Когда спектакль хороший и сильный, сразу отпадает охота рассуждать, хороша ли «новая драма» в принципе и сценична ли вообще. Полноценны ли ее герои или это только маски и типажи. Доступны ли «новой драме» обобщение и анализ или только умение слышать и схватывать жизнь на лету. Театр может доказать или отменить любой теоретический постулат критики, что и прекрасно в нем. Мне-то давно кажется, что ссора (или невстреча) «новой драмы» и репертуарного театра – нелепость, свидетельствующая о комплексах и амбициях обеих сторон и обоюдном страхе разрушиться от соприкосновения.
В жесткой, логичной, иногда увлекающейся натурализмом (в духе учителя) режиссуре Керученко «Фантомные боли» выглядят сильной и даже крупной пьесой. Хотя, если мерить «новую драму» аршином прозы, перед нами – лишь короткий рассказ. Правда, разбухший от информации и событий настолько, что тянет сказать: так не бывает в жизни. Такого количества случайностей и совпадений, стечения обстоятельств и жизненной грязи – не бывает на 1 кв. м жизни. Однако режиссер с молодыми актерами (Еленой Ляминой и Кириллом Плетневым, Валентином Самохиным и Александром Соковиковым) доказывают, что бывает все.
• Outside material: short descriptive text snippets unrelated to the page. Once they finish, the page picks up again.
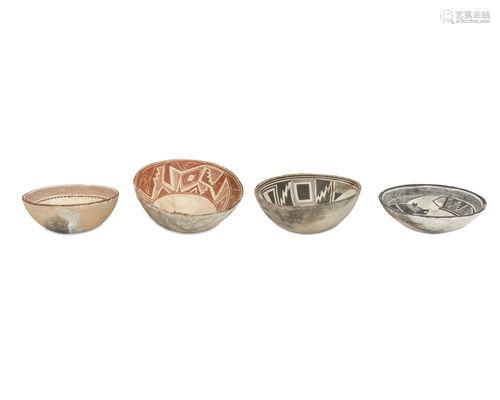 Four Mimbres-style bowls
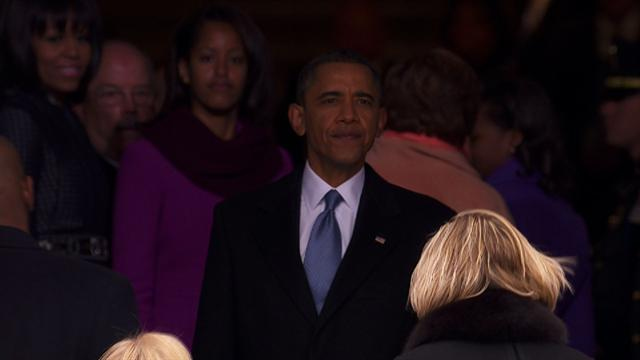 Politics: Obama takes in inauguration crowd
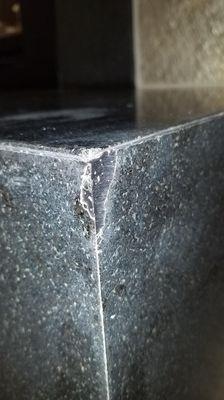 Check out these glued back on chipped pieces on my fireplace!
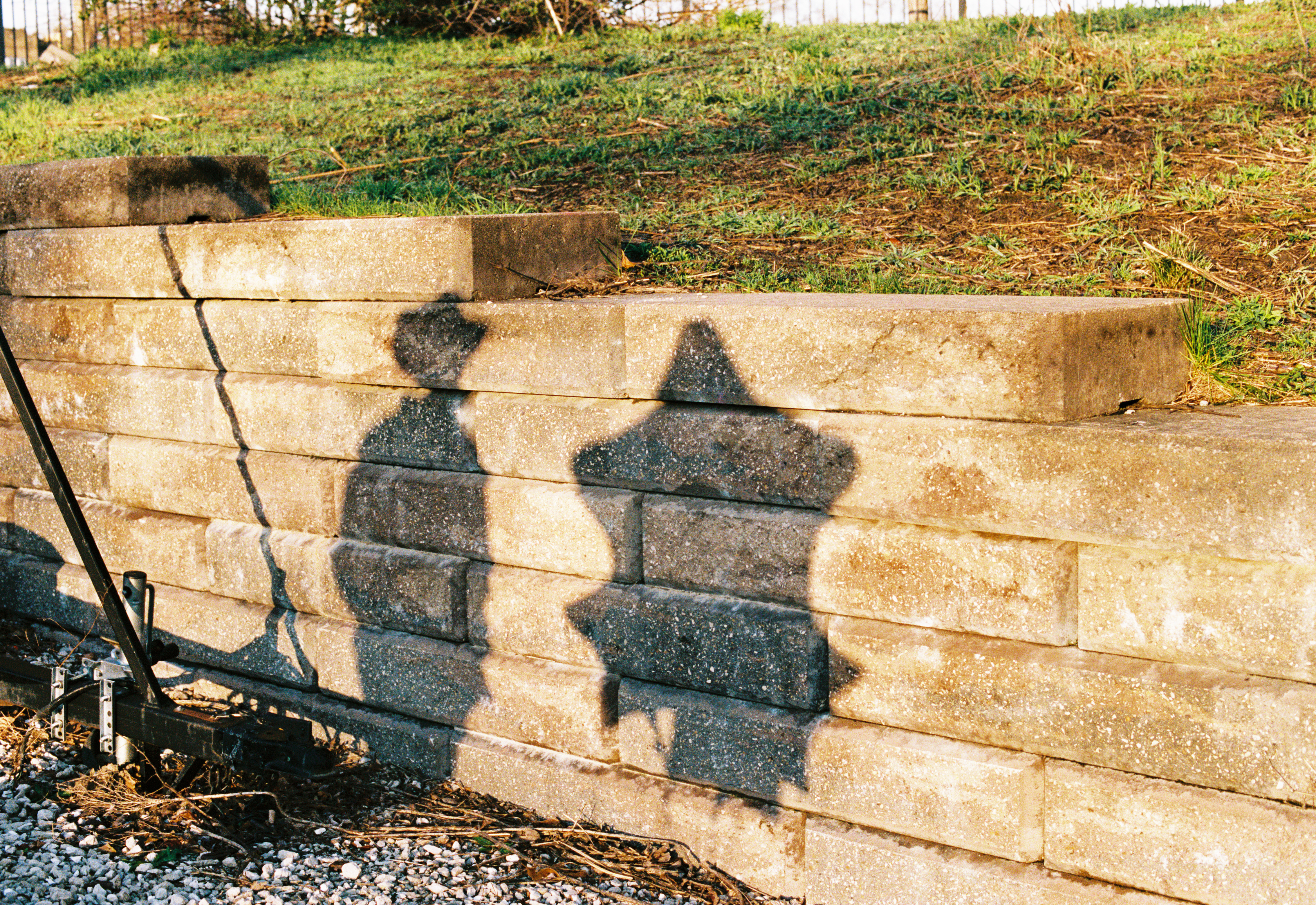 Concrete wall with shadows of a person in a cowboy hat and a bunch of star-shaped balloons
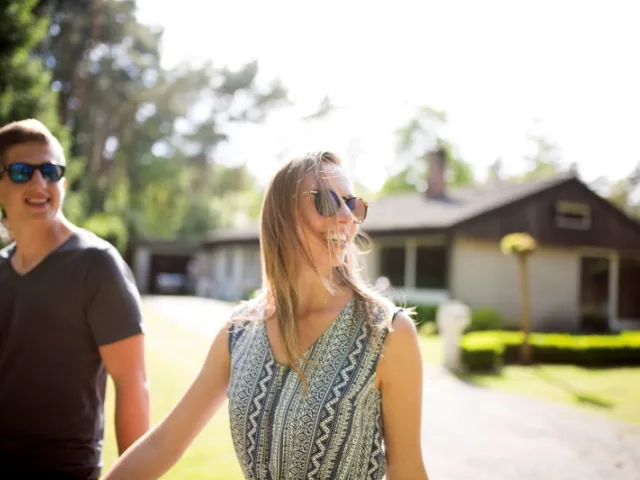 Un homme et une femme heureux dans le jardin de la maison dont ils sont nue-propriétaires.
Они не ленятся тщательно продумать историю Сигарева и свое к ней отношение, не стесняются работать «по школе» психологического театра, явно продлевают историю (не для сцены, для себя) и в прошлое, и в будущее, держат в уме биографии своих героев. Отчего «Фантомные боли» кажутся социально точными, характеры – полноценными, а время действия – не «приблизительно 70-е», не «примерно 80-е», а «сегодня и сейчас». Отчего получается не просто констатация факта, еще одна картинка сканированной действительности (и сир, и грязен современный человек «на дне»), а история о том, что и «на дне» люди есть люди, несчастны, но мечтают о счастье, убоги, но способны к состраданию, хотя жизнь их учит и никак не научит не подавать утопающему соломинки. Это уже театр, и это как раз задевает ужасно.
История начинается с длинной экспозиции. В рабочей бытовке, на стройке, на голом матрасе посреди грязных, оклеенных газетами стен и батареи пустых бутылок (художник Мария Утробина) сидит абсолютно пьяный человек (Кирилл Плетнев). Глупо улыбается, стараясь изобразить на лице радушие хозяина, разглядывает людей, заполняющих зал, кого-то приветствует, от кого-то отворачивается, и красным фломастером галочками отмечает на газетной стене появление в публике очередной симпатичной особы. Радио работает в реальном режиме (или так кажется, но сделано это здорово, потому что герой постоянно с радио «разговаривает»). Иногда герой отключается от зала, надев наушники. Пошатываясь, обживает пространство бытовки и танцует, демонстрируя публике протертые на ляжках джинсы. Потом является второй герой (Валентин Самохин). Они пьют уже вдвоем, пересыпая речь матерком вместо знаков препинания. Становится сразу ясно их социальное происхождение и «неравенство»: один конченый забулдыга, второй – студент на подработке.
История начинается с фарса, а заканчивается трагедией. Чувство композиции «сидит» в режиссере и позволяет ей дозировать и соразмерять части этого целого. Когда первая сцена «как в жизни» вот-вот готова надоесть, ритм спектакля ломается. Забулдыга от полноты пьяных чувств предлагает студенту женщину в подарок. Женщина – вдова еще одного работяги, недавно погибшего под трамваем. Каждый вечер заходит она на стройку, не веря (или не помня?), что муж погиб, и кто-нибудь из рабочих, выдавая себя за мужа, получает от женщины и обед, и любовь, и ласку. Пьяный парень, не слишком вникая в рассказ собутыльника и продолжая глупо улыбаться, соглашается надеть очки и «играть мужа». Женщина приходит (Елена Лямина). Тонкая, бледная, укутанная в платок, с настороженным взглядом и готовностью выполнить любое желание, накрывает на стол. Дальше и взрывается драма. Женщина оказывается тихой, но явной безумицей, не закрывая рта лепечущей свою историю. От этой несвязной скороговорки парень быстро трезвеет, начиная, как и мы, сначала вникать в сюжет, а потом сатанеть от него и пытаться его «разгрести». До мужа у женщины погиб под тем же трамваем ребенок. И, возможно, муж ушел из жизни добровольно, устав от этой муки в жениных глазах, от ее навязчивой заботы и покорности, от просьб взять ребеночка из детдома, от вопросов, отдать или сохранить детские вещи погибшей дочери.